O exemplo de São Carlos é muito interessante porque permite entender o dilema colocado para o país como um todo. Mas serve também para superar a ideia redutora de que o “interior” é um território homogêneo e “conservador”. É bom lembrar que se o estado de São Paulo equivale a uma Argentina, o mal chamado interior é maior que o Chile.
Quando cerca de 20% da população da cidade, ou seja, cerca de 50 mil pessoas, está direta ou indiretamente ligada às universidades, centros de pesquisa e indústrias de base tecnológica, a política de Tarcísio, alinhado a Bolsonaro, trará uma crise imediata e arrasadora nos setor imobiliário, nos hotéis, bares e restaurantes e nos serviços e a asfixia, um pouco mais lenta mas segura, de toda a cadeia de indústrias de base tecnológica.
Na era do capitalismo do conhecimento, deixar de investir em educação e pesquisa é o caminho certo para o desastre, tanto nacional como local.
Os mais ricos podem achar que tem a ganhar imediatamente com mais arrocho salarial e lucros altos, mas em breve descobrirão que matando as galinhas ficarão sem ovos.

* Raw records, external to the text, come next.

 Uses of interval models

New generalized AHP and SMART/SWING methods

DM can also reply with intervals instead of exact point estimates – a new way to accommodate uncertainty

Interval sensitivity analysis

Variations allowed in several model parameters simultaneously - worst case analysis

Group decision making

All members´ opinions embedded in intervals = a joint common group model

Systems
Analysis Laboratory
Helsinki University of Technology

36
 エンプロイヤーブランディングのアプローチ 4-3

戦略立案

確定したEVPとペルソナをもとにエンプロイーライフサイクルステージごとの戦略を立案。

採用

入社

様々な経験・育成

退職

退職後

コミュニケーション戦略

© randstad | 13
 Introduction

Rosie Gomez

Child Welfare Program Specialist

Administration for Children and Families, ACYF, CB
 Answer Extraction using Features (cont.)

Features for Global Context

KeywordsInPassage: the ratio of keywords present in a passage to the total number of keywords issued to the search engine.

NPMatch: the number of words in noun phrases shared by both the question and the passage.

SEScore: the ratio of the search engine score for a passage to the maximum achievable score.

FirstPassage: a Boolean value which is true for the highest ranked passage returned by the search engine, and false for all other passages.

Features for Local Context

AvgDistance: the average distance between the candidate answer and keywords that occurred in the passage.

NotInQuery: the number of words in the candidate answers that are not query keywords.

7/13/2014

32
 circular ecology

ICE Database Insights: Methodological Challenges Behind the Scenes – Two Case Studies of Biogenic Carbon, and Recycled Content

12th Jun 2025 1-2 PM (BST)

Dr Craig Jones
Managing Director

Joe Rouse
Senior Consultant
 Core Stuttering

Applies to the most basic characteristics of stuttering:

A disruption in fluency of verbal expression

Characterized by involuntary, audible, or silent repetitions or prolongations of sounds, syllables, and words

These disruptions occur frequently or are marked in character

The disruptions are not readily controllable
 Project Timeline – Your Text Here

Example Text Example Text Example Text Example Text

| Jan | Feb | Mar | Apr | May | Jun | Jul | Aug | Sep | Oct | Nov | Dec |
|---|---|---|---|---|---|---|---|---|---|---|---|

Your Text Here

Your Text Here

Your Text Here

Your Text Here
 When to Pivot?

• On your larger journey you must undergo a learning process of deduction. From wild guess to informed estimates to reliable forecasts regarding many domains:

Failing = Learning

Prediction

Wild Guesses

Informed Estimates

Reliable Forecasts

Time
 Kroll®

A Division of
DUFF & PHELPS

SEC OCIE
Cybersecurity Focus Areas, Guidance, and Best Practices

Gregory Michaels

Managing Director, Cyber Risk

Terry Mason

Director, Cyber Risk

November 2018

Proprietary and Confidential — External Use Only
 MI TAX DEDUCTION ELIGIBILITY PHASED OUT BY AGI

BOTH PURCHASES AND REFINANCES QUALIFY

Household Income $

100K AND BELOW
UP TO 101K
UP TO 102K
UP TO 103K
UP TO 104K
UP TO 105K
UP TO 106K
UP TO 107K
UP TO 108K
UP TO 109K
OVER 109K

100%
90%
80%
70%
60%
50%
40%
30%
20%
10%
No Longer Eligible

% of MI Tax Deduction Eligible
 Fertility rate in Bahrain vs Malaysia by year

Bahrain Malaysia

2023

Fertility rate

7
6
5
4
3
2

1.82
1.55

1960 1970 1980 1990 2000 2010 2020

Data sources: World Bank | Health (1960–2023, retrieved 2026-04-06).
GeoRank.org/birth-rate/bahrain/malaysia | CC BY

Quem tem chance, como os amigos de Guedes, de vender todas as galinhas e ir viver o resto da vida com a renda das contas em paraíso fiscal não pode ser obrigado a pensar no coletivo.
Mas quem, na minha cidade ou em tantas outras parecidas, depende da continuidade do seu emprego ou do seu negócio para dar uma vida digna a sua família, deveria pensar melhor no que vai fazer neste domingo.
(*) Carlos Ferreira Martins é Professor Titular do Instituto de Arquitetura e Urbanismo da USP São Carlos.